2. The roadway support system of claim 1 wherein the support
bracket has an inverted "U" shape.
3. The roadway support system of claim 1 further comprising: a pile
connector extending between the first side wall and the second side
wall, and further wherein the pile connector extends through the
pile thereby rigidly connecting the pile to the elongated body.
4. The roadway support system of claim 3 wherein the first side
wall has a first side wall aperture and the second side wall has a
second side wall aperture, and the pile connector is disposed
through the first and second side wall apertures.
5. The roadway support system of claim 3 wherein the pile connector
is a bolt disposed through the first and second side walls.
6. The roadway support system of claim 1 wherein the roadway
material connector is disposed through the roadway material and
connected to the elongated body of the support bracket.
7. The roadway support system of claim 1 wherein the roadway
material connector comprises a bolt extending through the roadway
support material and connected to the elongated body of the support
bracket with a nut.
8. The roadway support system of claim 1 further comprising: a
second support bracket having a first end, a second end, and an
elongated body between the first end and the second end, a top
aperture disposed within a top side of the elongated body, and
first and second opposing side walls extending from the top side of
the elongated body; a second pile rigidly connected to the
elongated body of the second support bracket and configured to
extend downwardly from the elongated body of the second support
bracket into the support material disposed beneath the second
support bracket; and a second roadway material connector tying the
roadway material to the elongated body of the second support
bracket.

● ● ● ● ● ● ●

◆ **JOBS**:
1 – In the roadway support claims, what shape does claim 2 give the support bracket?
2 – Please restate the roadway support claims from "2. The roadway" up to and including "second side walls.", swapping "bolt" for "threaded rod".
3 – Continue the roadway support claims past the last one shown, adding further numbered claims in the same style.

◆ **DATA BLOCK**:
● ● ● ● ● ● ●

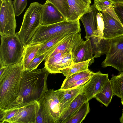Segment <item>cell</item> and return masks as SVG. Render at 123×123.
<instances>
[{"label": "cell", "mask_w": 123, "mask_h": 123, "mask_svg": "<svg viewBox=\"0 0 123 123\" xmlns=\"http://www.w3.org/2000/svg\"><path fill=\"white\" fill-rule=\"evenodd\" d=\"M69 11L66 20L73 21L79 20L86 13L91 11L90 6L83 0H67Z\"/></svg>", "instance_id": "e0dca14e"}, {"label": "cell", "mask_w": 123, "mask_h": 123, "mask_svg": "<svg viewBox=\"0 0 123 123\" xmlns=\"http://www.w3.org/2000/svg\"><path fill=\"white\" fill-rule=\"evenodd\" d=\"M89 103L87 101L85 103L66 123H80L89 112Z\"/></svg>", "instance_id": "d4e9b609"}, {"label": "cell", "mask_w": 123, "mask_h": 123, "mask_svg": "<svg viewBox=\"0 0 123 123\" xmlns=\"http://www.w3.org/2000/svg\"><path fill=\"white\" fill-rule=\"evenodd\" d=\"M92 76L86 77L72 84L68 88H75L84 85L90 80Z\"/></svg>", "instance_id": "e575fe53"}, {"label": "cell", "mask_w": 123, "mask_h": 123, "mask_svg": "<svg viewBox=\"0 0 123 123\" xmlns=\"http://www.w3.org/2000/svg\"><path fill=\"white\" fill-rule=\"evenodd\" d=\"M102 67L111 66L116 69L120 74L123 72V36L110 40V46Z\"/></svg>", "instance_id": "52a82bcc"}, {"label": "cell", "mask_w": 123, "mask_h": 123, "mask_svg": "<svg viewBox=\"0 0 123 123\" xmlns=\"http://www.w3.org/2000/svg\"><path fill=\"white\" fill-rule=\"evenodd\" d=\"M73 64L71 52H61L45 60V67L50 73H60L61 70Z\"/></svg>", "instance_id": "8fae6325"}, {"label": "cell", "mask_w": 123, "mask_h": 123, "mask_svg": "<svg viewBox=\"0 0 123 123\" xmlns=\"http://www.w3.org/2000/svg\"><path fill=\"white\" fill-rule=\"evenodd\" d=\"M39 102L49 123H57L61 112L59 99L56 90L47 89Z\"/></svg>", "instance_id": "ba28073f"}, {"label": "cell", "mask_w": 123, "mask_h": 123, "mask_svg": "<svg viewBox=\"0 0 123 123\" xmlns=\"http://www.w3.org/2000/svg\"><path fill=\"white\" fill-rule=\"evenodd\" d=\"M83 85L75 88L64 89H60L56 90L60 101L61 115L70 103L76 96L83 93Z\"/></svg>", "instance_id": "ac0fdd59"}, {"label": "cell", "mask_w": 123, "mask_h": 123, "mask_svg": "<svg viewBox=\"0 0 123 123\" xmlns=\"http://www.w3.org/2000/svg\"><path fill=\"white\" fill-rule=\"evenodd\" d=\"M36 123H49V120L40 105L37 117Z\"/></svg>", "instance_id": "d6a6232c"}, {"label": "cell", "mask_w": 123, "mask_h": 123, "mask_svg": "<svg viewBox=\"0 0 123 123\" xmlns=\"http://www.w3.org/2000/svg\"><path fill=\"white\" fill-rule=\"evenodd\" d=\"M40 107V103L37 101L23 102L18 112L7 123H36Z\"/></svg>", "instance_id": "30bf717a"}, {"label": "cell", "mask_w": 123, "mask_h": 123, "mask_svg": "<svg viewBox=\"0 0 123 123\" xmlns=\"http://www.w3.org/2000/svg\"><path fill=\"white\" fill-rule=\"evenodd\" d=\"M24 69L22 62L8 66L0 76V111L23 103L20 95Z\"/></svg>", "instance_id": "6da1fadb"}, {"label": "cell", "mask_w": 123, "mask_h": 123, "mask_svg": "<svg viewBox=\"0 0 123 123\" xmlns=\"http://www.w3.org/2000/svg\"><path fill=\"white\" fill-rule=\"evenodd\" d=\"M80 25L79 20L73 21L64 20L53 24L41 25L29 44H42L62 34L80 33Z\"/></svg>", "instance_id": "3957f363"}, {"label": "cell", "mask_w": 123, "mask_h": 123, "mask_svg": "<svg viewBox=\"0 0 123 123\" xmlns=\"http://www.w3.org/2000/svg\"><path fill=\"white\" fill-rule=\"evenodd\" d=\"M97 19L98 22V36L103 37V30L104 28V23L100 12H98L97 14Z\"/></svg>", "instance_id": "836d02e7"}, {"label": "cell", "mask_w": 123, "mask_h": 123, "mask_svg": "<svg viewBox=\"0 0 123 123\" xmlns=\"http://www.w3.org/2000/svg\"><path fill=\"white\" fill-rule=\"evenodd\" d=\"M27 0H14L13 1L16 16H19L22 13L27 5Z\"/></svg>", "instance_id": "4dcf8cb0"}, {"label": "cell", "mask_w": 123, "mask_h": 123, "mask_svg": "<svg viewBox=\"0 0 123 123\" xmlns=\"http://www.w3.org/2000/svg\"><path fill=\"white\" fill-rule=\"evenodd\" d=\"M65 19L61 13L52 4L47 1L43 5L41 25L59 22Z\"/></svg>", "instance_id": "9a60e30c"}, {"label": "cell", "mask_w": 123, "mask_h": 123, "mask_svg": "<svg viewBox=\"0 0 123 123\" xmlns=\"http://www.w3.org/2000/svg\"><path fill=\"white\" fill-rule=\"evenodd\" d=\"M112 2L113 4H123V0H108Z\"/></svg>", "instance_id": "8d00e7d4"}, {"label": "cell", "mask_w": 123, "mask_h": 123, "mask_svg": "<svg viewBox=\"0 0 123 123\" xmlns=\"http://www.w3.org/2000/svg\"><path fill=\"white\" fill-rule=\"evenodd\" d=\"M89 6H90V5L91 3V0H83Z\"/></svg>", "instance_id": "74e56055"}, {"label": "cell", "mask_w": 123, "mask_h": 123, "mask_svg": "<svg viewBox=\"0 0 123 123\" xmlns=\"http://www.w3.org/2000/svg\"><path fill=\"white\" fill-rule=\"evenodd\" d=\"M113 5L115 12L123 25V4H115Z\"/></svg>", "instance_id": "1f68e13d"}, {"label": "cell", "mask_w": 123, "mask_h": 123, "mask_svg": "<svg viewBox=\"0 0 123 123\" xmlns=\"http://www.w3.org/2000/svg\"><path fill=\"white\" fill-rule=\"evenodd\" d=\"M114 7L101 12L104 23L103 37L109 40L123 36V25L116 14Z\"/></svg>", "instance_id": "9c48e42d"}, {"label": "cell", "mask_w": 123, "mask_h": 123, "mask_svg": "<svg viewBox=\"0 0 123 123\" xmlns=\"http://www.w3.org/2000/svg\"><path fill=\"white\" fill-rule=\"evenodd\" d=\"M43 6L38 2H34L26 10L20 30L17 33L25 46L29 43L41 25Z\"/></svg>", "instance_id": "277c9868"}, {"label": "cell", "mask_w": 123, "mask_h": 123, "mask_svg": "<svg viewBox=\"0 0 123 123\" xmlns=\"http://www.w3.org/2000/svg\"><path fill=\"white\" fill-rule=\"evenodd\" d=\"M83 41L80 33H70L60 42L57 47L46 58L61 52H71Z\"/></svg>", "instance_id": "2e32d148"}, {"label": "cell", "mask_w": 123, "mask_h": 123, "mask_svg": "<svg viewBox=\"0 0 123 123\" xmlns=\"http://www.w3.org/2000/svg\"><path fill=\"white\" fill-rule=\"evenodd\" d=\"M71 53L73 63L91 60L92 63L94 62L93 50L90 38L83 41L75 47Z\"/></svg>", "instance_id": "4fadbf2b"}, {"label": "cell", "mask_w": 123, "mask_h": 123, "mask_svg": "<svg viewBox=\"0 0 123 123\" xmlns=\"http://www.w3.org/2000/svg\"><path fill=\"white\" fill-rule=\"evenodd\" d=\"M120 122L122 123H123V110L122 115L120 119Z\"/></svg>", "instance_id": "f35d334b"}, {"label": "cell", "mask_w": 123, "mask_h": 123, "mask_svg": "<svg viewBox=\"0 0 123 123\" xmlns=\"http://www.w3.org/2000/svg\"><path fill=\"white\" fill-rule=\"evenodd\" d=\"M41 44H28L25 46L22 61L24 70L37 55Z\"/></svg>", "instance_id": "44dd1931"}, {"label": "cell", "mask_w": 123, "mask_h": 123, "mask_svg": "<svg viewBox=\"0 0 123 123\" xmlns=\"http://www.w3.org/2000/svg\"><path fill=\"white\" fill-rule=\"evenodd\" d=\"M93 5L99 12H102L114 6L113 4L108 0H94Z\"/></svg>", "instance_id": "f546056e"}, {"label": "cell", "mask_w": 123, "mask_h": 123, "mask_svg": "<svg viewBox=\"0 0 123 123\" xmlns=\"http://www.w3.org/2000/svg\"><path fill=\"white\" fill-rule=\"evenodd\" d=\"M46 1L54 5L62 14L66 20L69 9L67 0H46Z\"/></svg>", "instance_id": "83f0119b"}, {"label": "cell", "mask_w": 123, "mask_h": 123, "mask_svg": "<svg viewBox=\"0 0 123 123\" xmlns=\"http://www.w3.org/2000/svg\"><path fill=\"white\" fill-rule=\"evenodd\" d=\"M0 65L8 66L20 63L23 56L25 46L17 34L1 36Z\"/></svg>", "instance_id": "5b68a950"}, {"label": "cell", "mask_w": 123, "mask_h": 123, "mask_svg": "<svg viewBox=\"0 0 123 123\" xmlns=\"http://www.w3.org/2000/svg\"><path fill=\"white\" fill-rule=\"evenodd\" d=\"M50 52V50L41 55H37L32 61L27 68L25 70L29 71L37 68L41 62L43 60H45Z\"/></svg>", "instance_id": "f1b7e54d"}, {"label": "cell", "mask_w": 123, "mask_h": 123, "mask_svg": "<svg viewBox=\"0 0 123 123\" xmlns=\"http://www.w3.org/2000/svg\"><path fill=\"white\" fill-rule=\"evenodd\" d=\"M87 101L86 97L83 93L79 94L70 103L63 112L57 123H66Z\"/></svg>", "instance_id": "d6986e66"}, {"label": "cell", "mask_w": 123, "mask_h": 123, "mask_svg": "<svg viewBox=\"0 0 123 123\" xmlns=\"http://www.w3.org/2000/svg\"><path fill=\"white\" fill-rule=\"evenodd\" d=\"M95 73L88 69L75 73L67 79L64 80L60 89H68L76 82L86 77L92 76Z\"/></svg>", "instance_id": "cb8c5ba5"}, {"label": "cell", "mask_w": 123, "mask_h": 123, "mask_svg": "<svg viewBox=\"0 0 123 123\" xmlns=\"http://www.w3.org/2000/svg\"><path fill=\"white\" fill-rule=\"evenodd\" d=\"M113 96L112 88L110 81L109 80L95 98L98 101L107 106Z\"/></svg>", "instance_id": "603a6c76"}, {"label": "cell", "mask_w": 123, "mask_h": 123, "mask_svg": "<svg viewBox=\"0 0 123 123\" xmlns=\"http://www.w3.org/2000/svg\"><path fill=\"white\" fill-rule=\"evenodd\" d=\"M49 73L45 67L29 71L24 70L20 91L23 103L40 100L48 89L47 81Z\"/></svg>", "instance_id": "7a4b0ae2"}, {"label": "cell", "mask_w": 123, "mask_h": 123, "mask_svg": "<svg viewBox=\"0 0 123 123\" xmlns=\"http://www.w3.org/2000/svg\"><path fill=\"white\" fill-rule=\"evenodd\" d=\"M121 98V103L123 106V98Z\"/></svg>", "instance_id": "ab89813d"}, {"label": "cell", "mask_w": 123, "mask_h": 123, "mask_svg": "<svg viewBox=\"0 0 123 123\" xmlns=\"http://www.w3.org/2000/svg\"><path fill=\"white\" fill-rule=\"evenodd\" d=\"M70 33L60 35L52 38L43 43L41 44L37 55H41L50 50Z\"/></svg>", "instance_id": "4316f807"}, {"label": "cell", "mask_w": 123, "mask_h": 123, "mask_svg": "<svg viewBox=\"0 0 123 123\" xmlns=\"http://www.w3.org/2000/svg\"><path fill=\"white\" fill-rule=\"evenodd\" d=\"M110 81L112 88L113 96L123 98V72L119 75L114 76Z\"/></svg>", "instance_id": "484cf974"}, {"label": "cell", "mask_w": 123, "mask_h": 123, "mask_svg": "<svg viewBox=\"0 0 123 123\" xmlns=\"http://www.w3.org/2000/svg\"><path fill=\"white\" fill-rule=\"evenodd\" d=\"M90 38L94 54V58L106 54L109 48L110 40L96 36H93Z\"/></svg>", "instance_id": "ffe728a7"}, {"label": "cell", "mask_w": 123, "mask_h": 123, "mask_svg": "<svg viewBox=\"0 0 123 123\" xmlns=\"http://www.w3.org/2000/svg\"><path fill=\"white\" fill-rule=\"evenodd\" d=\"M92 64L91 59L73 63L70 67L61 70L60 73L62 74L66 77L64 80H66L75 73L87 70L89 66Z\"/></svg>", "instance_id": "7402d4cb"}, {"label": "cell", "mask_w": 123, "mask_h": 123, "mask_svg": "<svg viewBox=\"0 0 123 123\" xmlns=\"http://www.w3.org/2000/svg\"><path fill=\"white\" fill-rule=\"evenodd\" d=\"M7 67L3 65H0V76L2 75L7 68Z\"/></svg>", "instance_id": "d590c367"}, {"label": "cell", "mask_w": 123, "mask_h": 123, "mask_svg": "<svg viewBox=\"0 0 123 123\" xmlns=\"http://www.w3.org/2000/svg\"><path fill=\"white\" fill-rule=\"evenodd\" d=\"M1 36L12 35L16 27L15 11L12 0H0Z\"/></svg>", "instance_id": "8992f818"}, {"label": "cell", "mask_w": 123, "mask_h": 123, "mask_svg": "<svg viewBox=\"0 0 123 123\" xmlns=\"http://www.w3.org/2000/svg\"><path fill=\"white\" fill-rule=\"evenodd\" d=\"M109 80L108 74H104L100 71L95 73L90 80L83 85V93L89 101L99 93Z\"/></svg>", "instance_id": "7c38bea8"}, {"label": "cell", "mask_w": 123, "mask_h": 123, "mask_svg": "<svg viewBox=\"0 0 123 123\" xmlns=\"http://www.w3.org/2000/svg\"><path fill=\"white\" fill-rule=\"evenodd\" d=\"M91 11L84 14L80 18L85 29L86 40L93 36H98L97 14L98 11L93 5L90 6Z\"/></svg>", "instance_id": "5bb4252c"}]
</instances>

● ● ● ● ● ● ●

◆ **WRITTEN RESPONSES**:
1 – An inverted "U" shape.

2 –
2. The roadway support system of claim 1 wherein the support
bracket has an inverted "U" shape.
3. The roadway support system of claim 1 further comprising: a pile
connector extending between the first side wall and the second side
wall, and further wherein the pile connector extends through the
pile thereby rigidly connecting the pile to the elongated body.
4. The roadway support system of claim 3 wherein the first side
wall has a first side wall aperture and the second side wall has a
second side wall aperture, and the pile connector is disposed
through the first and second side wall apertures.
5. The roadway support system of claim 3 wherein the pile connector
is a threaded rod disposed through the first and second side walls.

3 –
9. The roadway support system of claim 8 wherein the first support
bracket and the second support bracket are disposed generally
parallel to each other and the pair of railway tracks.
10. The roadway support system of claim 8 wherein the first support
bracket and the second support bracket are disposed generally
parallel to each other and generally perpendicular to the pair of
railway tracks.
11. A method of tying roadway material to support material without
connecting the roadway material to a railway support system
comprising the steps of: providing a pair of parallel railway
tracks; providing a roadway material between the pair of parallel
railway tracks configured to support vehicular traffic over the
roadway material and the pair of parallel railway tracks; providing
a first support bracket having a first end, a second end, and an
elongated body between the first end and the second end, a top
aperture disposed within a top side of the elongated body, and
first and second opposing side walls extending from the top side of
the elongated body, the first support bracket disposed between the
pair of parallel railway tracks and beneath the roadway material;
driving a first pile downwardly into the support material, the
support material disposed beneath the first support bracket;
connecting the first pile to the elongated body of the first
support bracket; and tying the roadway material to the top side of
the elongated body of the first support bracket via a first roadway
material connector.
12. The method of claim 11 wherein the support bracket has an
inverted "U" shape.
13. The method of claim 11 further comprising the steps of:
providing a pile connector; and connecting the pile to the
elongated body of the first support bracket by extending the pile
connector between the first side wall and the second side wall and
through the pile.
14. The method of claim 13 wherein the first side wall has a first
side wall aperture and the second side wall has a second side wall
aperture, and the pile connector is disposed through the first and
second side wall apertures.
15. The method of claim 13 wherein the pile connector is a bolt
disposed through the first and second side walls.
16. The method of claim 11 wherein the roadway material connector
is disposed through the roadway material and connected to the
elongated body of the support bracket.
17. The method of claim 11 wherein the roadway material connector
comprises a bolt extending through the roadway support material and
connected to the elongated body of the support bracket with a
nut.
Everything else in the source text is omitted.